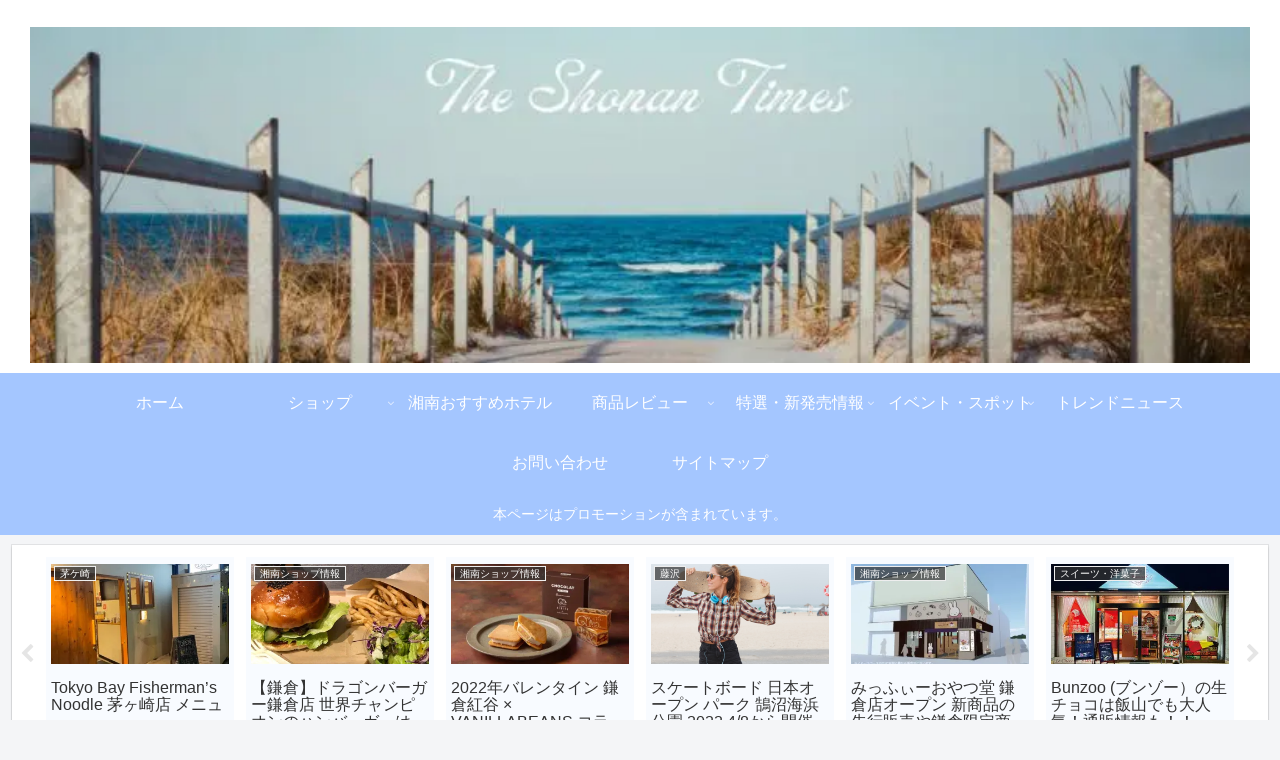

--- FILE ---
content_type: text/html; charset=utf-8
request_url: https://www.google.com/recaptcha/api2/aframe
body_size: 269
content:
<!DOCTYPE HTML><html><head><meta http-equiv="content-type" content="text/html; charset=UTF-8"></head><body><script nonce="HlWW7S247YK5JFb4zkoePA">/** Anti-fraud and anti-abuse applications only. See google.com/recaptcha */ try{var clients={'sodar':'https://pagead2.googlesyndication.com/pagead/sodar?'};window.addEventListener("message",function(a){try{if(a.source===window.parent){var b=JSON.parse(a.data);var c=clients[b['id']];if(c){var d=document.createElement('img');d.src=c+b['params']+'&rc='+(localStorage.getItem("rc::a")?sessionStorage.getItem("rc::b"):"");window.document.body.appendChild(d);sessionStorage.setItem("rc::e",parseInt(sessionStorage.getItem("rc::e")||0)+1);localStorage.setItem("rc::h",'1769713103380');}}}catch(b){}});window.parent.postMessage("_grecaptcha_ready", "*");}catch(b){}</script></body></html>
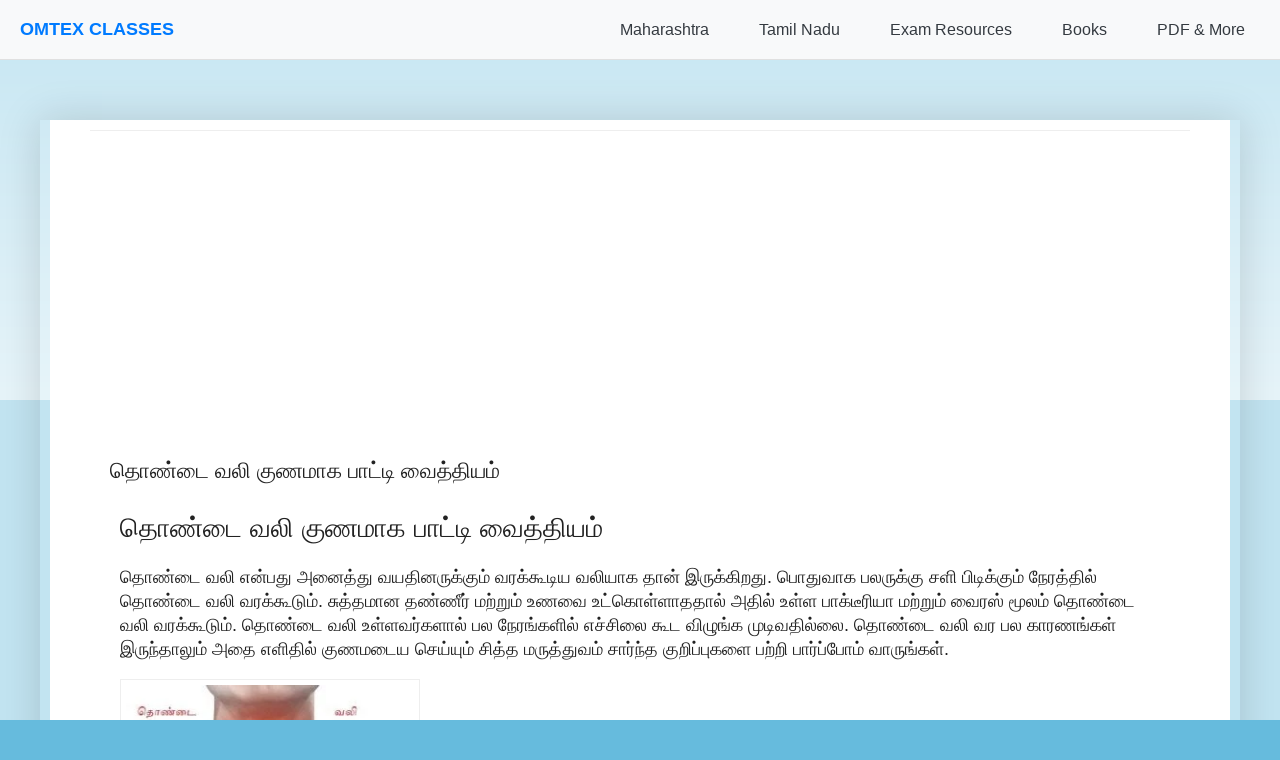

--- FILE ---
content_type: text/html; charset=utf-8
request_url: https://www.google.com/recaptcha/api2/aframe
body_size: 147
content:
<!DOCTYPE HTML><html><head><meta http-equiv="content-type" content="text/html; charset=UTF-8"></head><body><script nonce="nTPiWyw61mIz7jP9e_vuPg">/** Anti-fraud and anti-abuse applications only. See google.com/recaptcha */ try{var clients={'sodar':'https://pagead2.googlesyndication.com/pagead/sodar?'};window.addEventListener("message",function(a){try{if(a.source===window.parent){var b=JSON.parse(a.data);var c=clients[b['id']];if(c){var d=document.createElement('img');d.src=c+b['params']+'&rc='+(localStorage.getItem("rc::a")?sessionStorage.getItem("rc::b"):"");window.document.body.appendChild(d);sessionStorage.setItem("rc::e",parseInt(sessionStorage.getItem("rc::e")||0)+1);localStorage.setItem("rc::h",'1768816843276');}}}catch(b){}});window.parent.postMessage("_grecaptcha_ready", "*");}catch(b){}</script></body></html>

--- FILE ---
content_type: application/javascript; charset=utf-8
request_url: https://fundingchoicesmessages.google.com/f/AGSKWxWUgK3UHha_0uJQUfU2LpZD_XGq_d5r9EavySSb-hzoJsRewwLmQIWsvKb0OsnGDfx2p3lMgy70GfWYbcfDMhHjkgitDRHUHAweRg9fP1CrzeOQh3itQC4WMt1oticfsdCtR7mmWstH85zuoXGQVGRLf50w4WoyDLnBixhRqfOfM3ewJ19V_tW9ofAp/_/PageBottomAD./js_adv-/adhandler./ad336./ads/?QAPS_
body_size: -1290
content:
window['87360c0d-f79b-4561-9e05-78e753710164'] = true;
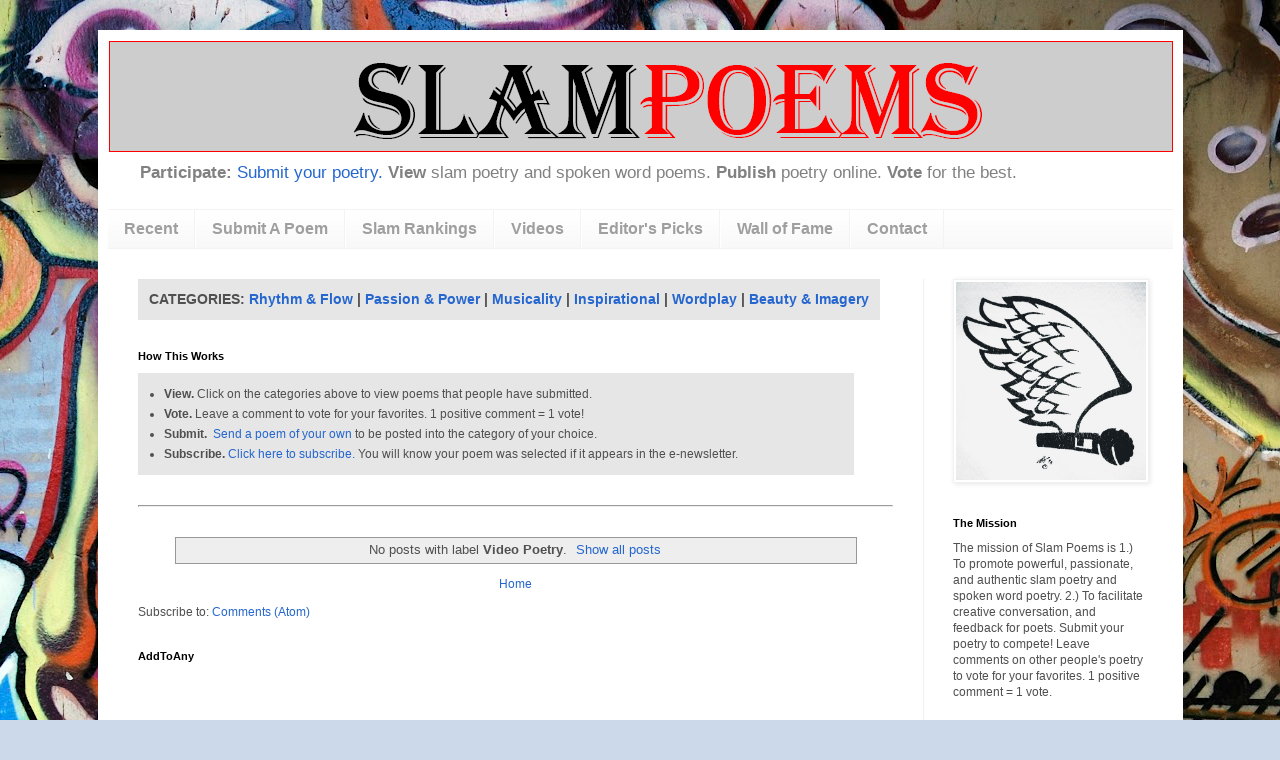

--- FILE ---
content_type: text/html; charset=utf-8
request_url: https://www.google.com/recaptcha/api2/aframe
body_size: 268
content:
<!DOCTYPE HTML><html><head><meta http-equiv="content-type" content="text/html; charset=UTF-8"></head><body><script nonce="rUvDq5Vkkv-BF8RY5c2TSg">/** Anti-fraud and anti-abuse applications only. See google.com/recaptcha */ try{var clients={'sodar':'https://pagead2.googlesyndication.com/pagead/sodar?'};window.addEventListener("message",function(a){try{if(a.source===window.parent){var b=JSON.parse(a.data);var c=clients[b['id']];if(c){var d=document.createElement('img');d.src=c+b['params']+'&rc='+(localStorage.getItem("rc::a")?sessionStorage.getItem("rc::b"):"");window.document.body.appendChild(d);sessionStorage.setItem("rc::e",parseInt(sessionStorage.getItem("rc::e")||0)+1);localStorage.setItem("rc::h",'1768664330213');}}}catch(b){}});window.parent.postMessage("_grecaptcha_ready", "*");}catch(b){}</script></body></html>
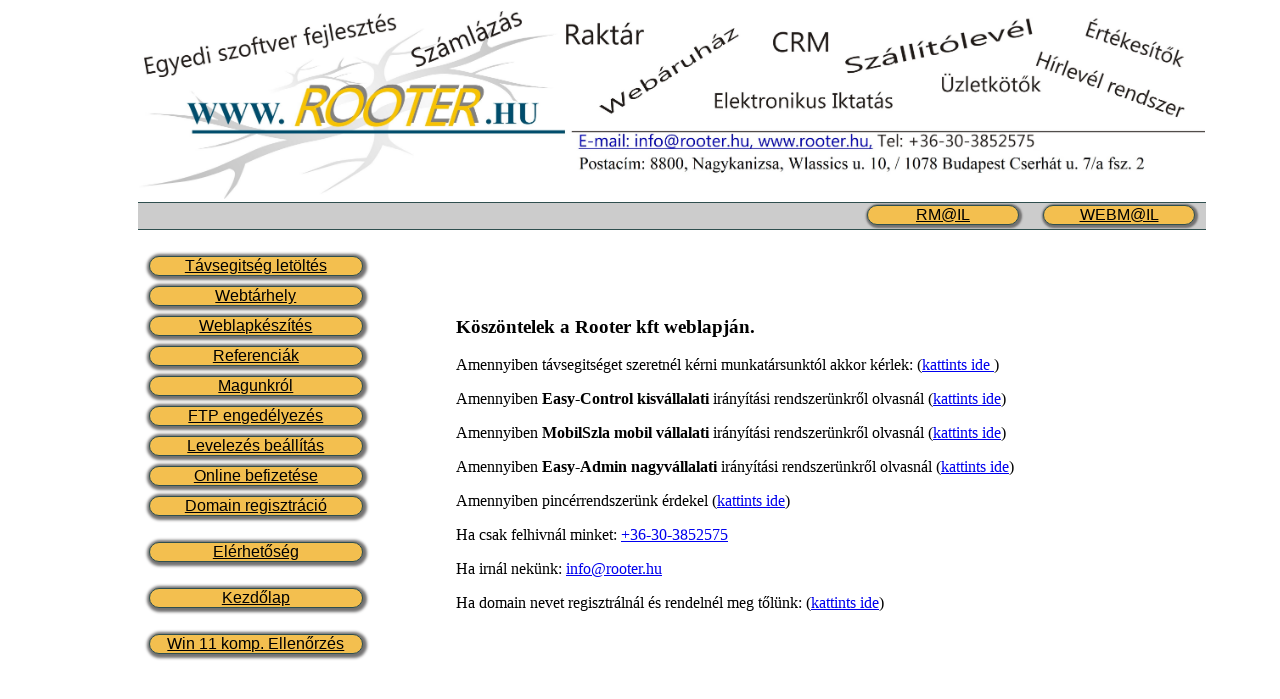

--- FILE ---
content_type: text/html; charset=iso-8859-2
request_url: http://matrixmm.hu/index.php?mainpage=aruhaz_ervek.php&menu=fomenu.php
body_size: 1312
content:

<!DOCTYPE HTML PUBLIC "-//W3C//DTD HTML 4.01 Transitional//EN" "http://www.w3.org/TR/html4/loose.dtd">
<html>
<head>
<title>Rooter kft.</title>
<meta http-equiv="Content-Type" content="text/html; charset=iso-8859-1">
<!--  ĂĄtvett -->
    <meta http-equiv="cache-control" content="max-age=0" />
    <meta http-equiv="cache-control" content="no-cache" />
    <meta http-equiv="expires" content="0" />
    <meta http-equiv="expires" content="Tue, 01 Jan 1980 1:00:00 GMT" />
    <meta http-equiv="pragma" content="no-cache" />
    <link rel="stylesheet" href="css/easy-control.css">
<!--  ĂĄtvett -->
</head>

<body>
<table width="100%" border="0">
  <tr>
    <td>&nbsp;</td>
    <td colspan="3"><a href="index.php?oldal=."><img src="./image/szlafejlec.jpg" width="100%" border="0"></a></td>
    <td>&nbsp;</td>
  </tr>
  <tr>
    <td>&nbsp;</td>
    <td colspan="3"  bgcolor="#CCCCCC" style="border-bottom:1px solid darkslategray;border-top:1px solid darkslategray;text-align:right;">
        <a href="https://www.rooter.hu/rmail" target="_blank" class="webmail">RM@IL</a>
        <a href="https://www.rm.rooter.hu/" target="_blank" class="webmail">WEBM@IL</a>
    </td>
    <td>&nbsp;</td>
  </tr>
  <tr>
    <td width="10%">&nbsp;</td>
    <td width="20%" align="left" valign="top"><br>
		<a href="./download/AnyDesk.exe" class="mobilmenutel">T&aacute;vsegits&eacute;g let&ouml;lt&eacute;s</a><br>
        <a href="index.php?oldal=webtarhely" class="mobilmenutel">Webt&aacute;rhely</a><br>
        <a href="index.php?oldal=weblapkeszites" class="mobilmenutel">Weblapk&eacute;sz&iacute;t&eacute;s</a><br>      
      <a href="index.php?oldal=referenciak" class="mobilmenutel">Referenci&aacute;k</a><br>
      <a href="index.php?oldal=magunkrol" class="mobilmenutel">Magunkr&oacute;l</a><br>      
      <a href="index.php?oldal=ftpip" class="mobilmenutel">FTP enged&eacute;lyez&eacute;s</a><br>
      <a href="index.php?oldal=levelezes" class="mobilmenutel">Levelez&eacute;s be&aacute;ll&iacute;t&aacute;s</a><br>
      <a href="index.php?oldal=kifizetes" class="mobilmenutel">Online befizet&eacute;se</a> <br>
      <a href="index.php?oldal=domainreg" class="mobilmenutel">Domain regisztr&aacute;ci&oacute;</a>      </p>
      <p><a href="index.php?oldal=elerhetoseg" class="mobilmenutel">El&eacute;rhet&#337;s&eacute;g</a>      
      <p><a href="index.php?oldal=." class="mobilmenutel">Kezd&#337;lap</a><br> 
      <p><a href="https://aka.ms/GetPCHealthCheckApp" class="mobilmenutel">Win 11 komp. Ellen&#337;rz&eacute;s</a><br> 
          </td>
    <td width="5%">&nbsp;</td>
    <td width="60%">&nbsp;
	<h3>K&ouml;sz&ouml;ntelek a Rooter kft weblapj&aacute;n.</h3>
<p>Amennyiben t&aacute;vsegits&eacute;get szeretn&eacute;l k&eacute;rni munkat&aacute;rsunkt&oacute;l akkor k&eacute;rlek: (<a href="./download/AnyDesk.exe">kattints ide </a>) </p>
<p>Amennyiben <b>Easy-Control kisv&aacute;llalati</b> ir&aacute;ny&iacute;t&aacute;si rendszer&uuml;nkr&#337;l olvasn&aacute;l (<a href="http://www.easy-control.hu">kattints ide</a>) </p>
<p>Amennyiben <b>MobilSzla mobil v&aacute;llalati</b> ir&aacute;ny&iacute;t&aacute;si rendszer&uuml;nkr&#337;l olvasn&aacute;l (<a href="http://www.mobilszla.hu">kattints ide</a>) </p>
<p>Amennyiben <b>Easy-Admin nagyv&aacute;llalati</b> ir&aacute;ny&iacute;t&aacute;si rendszer&uuml;nkr&#337;l olvasn&aacute;l (<a href="http://www.easy-admin.hu">kattints ide</a>) </p>
<p>Amennyiben pinc&eacute;rrendszer&uuml;nk &eacute;rdekel (<a href="http://www.pincerrendszer.hu/">kattints ide</a>) </p>
<p>Ha csak felhivn&aacute;l minket: <a href="tel:36303852575">+36-30-3852575</a></p>
<p>Ha irn&aacute;l nek&uuml;nk: <a href="mailto:info@rooter.hu">info@rooter.hu</a></p>
<p>Ha domain nevet regisztr&aacute;ln&aacute;l &eacute;s rendeln&eacute;l meg t&#337;l&uuml;nk: (<a href="index.php?oldal=domainreg">kattints ide</a>) </p>
	</td>
    <td width="5%">&nbsp;</td>
  </tr>
</table>
</body>
</html>


--- FILE ---
content_type: text/css
request_url: http://matrixmm.hu/css/easy-control.css
body_size: 257
content:
.mobilmenutel {
    background-color: rgb(243, 191, 79);
    box-shadow: 1px 1px 3px 3px rgb(114, 113, 113);
    color: black;
    text-align:center;
    margin: 5px 10px 5px 10px;
    border: 1px solid darkslategray;
    border-radius: 10px;
    display: inline-block;
    width: 85%;
    font-family: 'Roboto', sans-serif;
}

.webmail {
    background-color: rgb(243, 191, 79);
    box-shadow: 1px 1px 2px 2px rgb(114, 113, 113);
    color: black;
    text-align:center;
    margin: 1px 10px 3px 10px;
    border: 1px solid darkslategray;
    border-radius: 10px;
    display: inline-block;
    width: 150px;
    font-family: 'Roboto', sans-serif;
}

#### EXERCISE DETAILS
Across all the records above, find each line with "border" in it and copy it.

#### ANSWER FOR THIS EXERCISE
<table width="100%" border="0">
    <td colspan="3"><a href="index.php?oldal=."><img src="./image/szlafejlec.jpg" width="100%" border="0"></a></td>
    <td colspan="3"  bgcolor="#CCCCCC" style="border-bottom:1px solid darkslategray;border-top:1px solid darkslategray;text-align:right;">
    border: 1px solid darkslategray;
    border-radius: 10px;
    border: 1px solid darkslategray;
    border-radius: 10px;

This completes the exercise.